The Russians, Gould points out, did not change their calendars until 1919, pushing the October Revolution into November.

Movements of a second natural timekeeper, the Moon, also are inconvenient for marking the beginnings and endings of our months. The Moon rotates around Earth every 29.5, not 30, days.

In the 5th century B.C., calendric order was brought to this motion by the so-called Meton Cycle. This 19-year cycle requires insertion of a leap month in any 7 of the 19 years. The modern Jewish calendar intercalates a 13th month of 30 days into the third, sixth, eighth, eleventh, fourteenth, seventeenth, and nineteenth year of the cycle.

Everyday Christian calendars don't use this device. Instead, many of them show diagrams of how the Moon's phases vary from month to month.

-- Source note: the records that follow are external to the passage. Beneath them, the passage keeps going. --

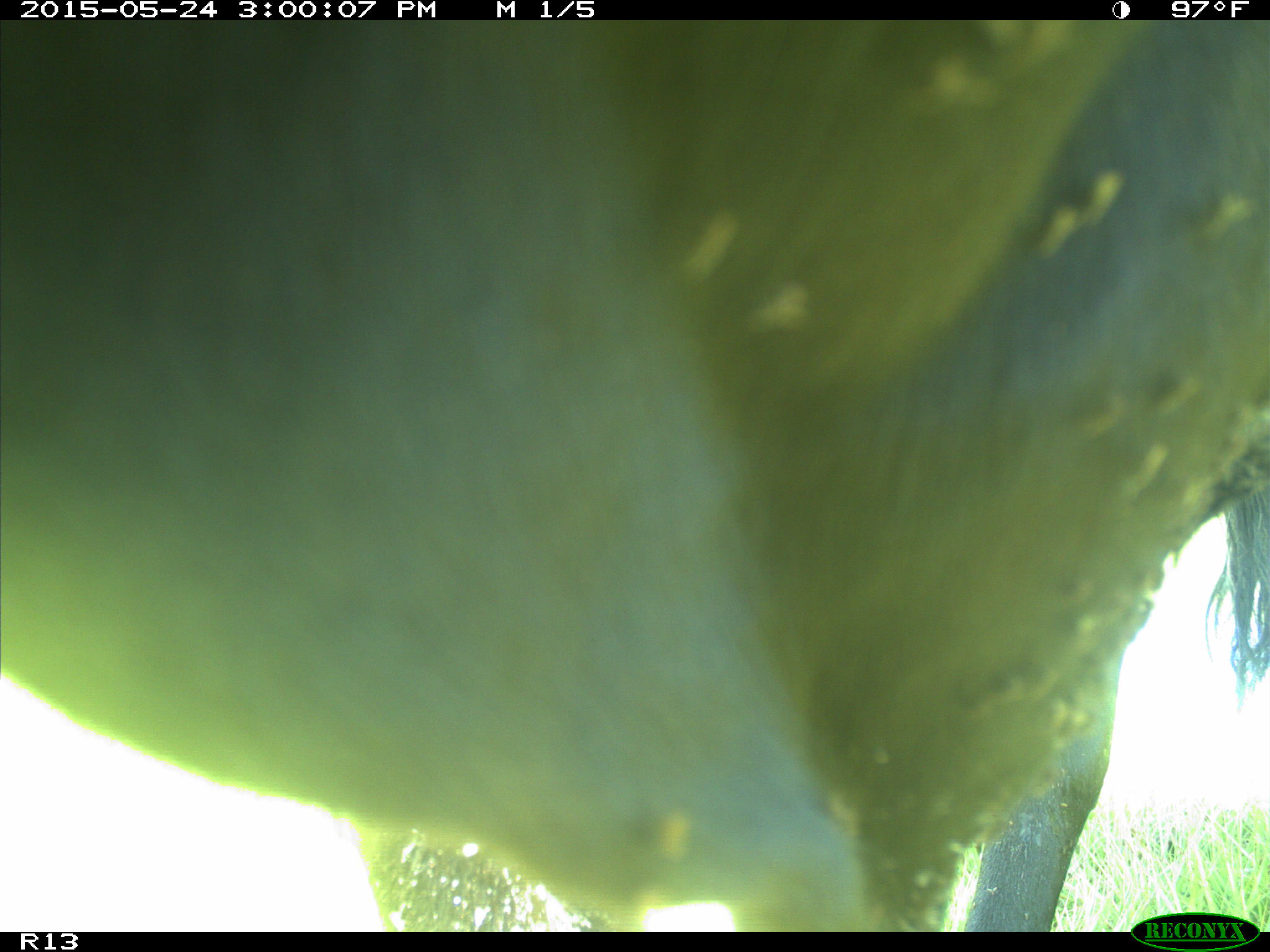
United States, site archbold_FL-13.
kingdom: Animalia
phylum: Chordata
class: Mammalia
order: Artiodactyla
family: Bovidae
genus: Bos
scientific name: Bos taurus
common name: domestic cow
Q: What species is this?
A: Bos taurus (domestic cow).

The fact that lunar and solar calendars don't match makes finding Easter difficult. "Books, indeed libraries, have been written on the subject," Gould says. "And great scholars have devoted their lives to devising rules and procedures for getting the cardinal day right."

As of now, Easter falls on the Sunday following the first full Moon, (a bow to lunar motion) after the start of spring when the Sun crosses the equator (the solar component).

"If we regard millennial passion and calendrical fascination as driven by the pleasure of ordering and the joy of understanding," Gould concludes, "then this strange little subject . . . becomes a wonderful microcosm for everything that makes human beings so distinctive, so potentially noble, and often so funny."

Just in case the world does end on Oct. 23, Gould will complete a seven-city book signing tour on Oct. 14.